◆ YOUR OBJECTIVE ◆
Each line of the data must be written out again verbatim; no image belongs in the copy.

Stored data entries:
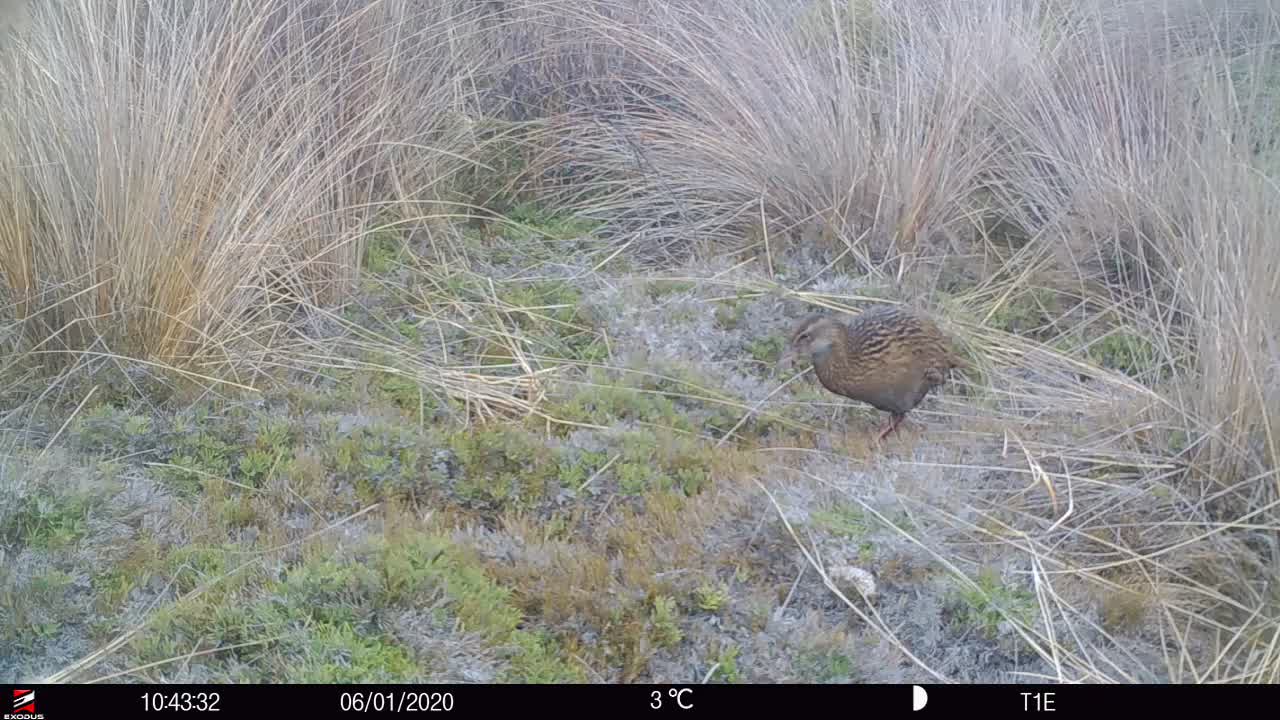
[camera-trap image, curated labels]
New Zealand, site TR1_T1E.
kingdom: Animalia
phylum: Chordata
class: Aves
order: Gruiformes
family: Rallidae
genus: Gallirallus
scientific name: Gallirallus australis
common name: weka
Weka (Gallirallus australis).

◆ TASK OUTPUT ◆
[camera-trap image, curated labels]
New Zealand, site TR1_T1E.
kingdom: Animalia
phylum: Chordata
class: Aves
order: Gruiformes
family: Rallidae
genus: Gallirallus
scientific name: Gallirallus australis
common name: weka
Weka (Gallirallus australis).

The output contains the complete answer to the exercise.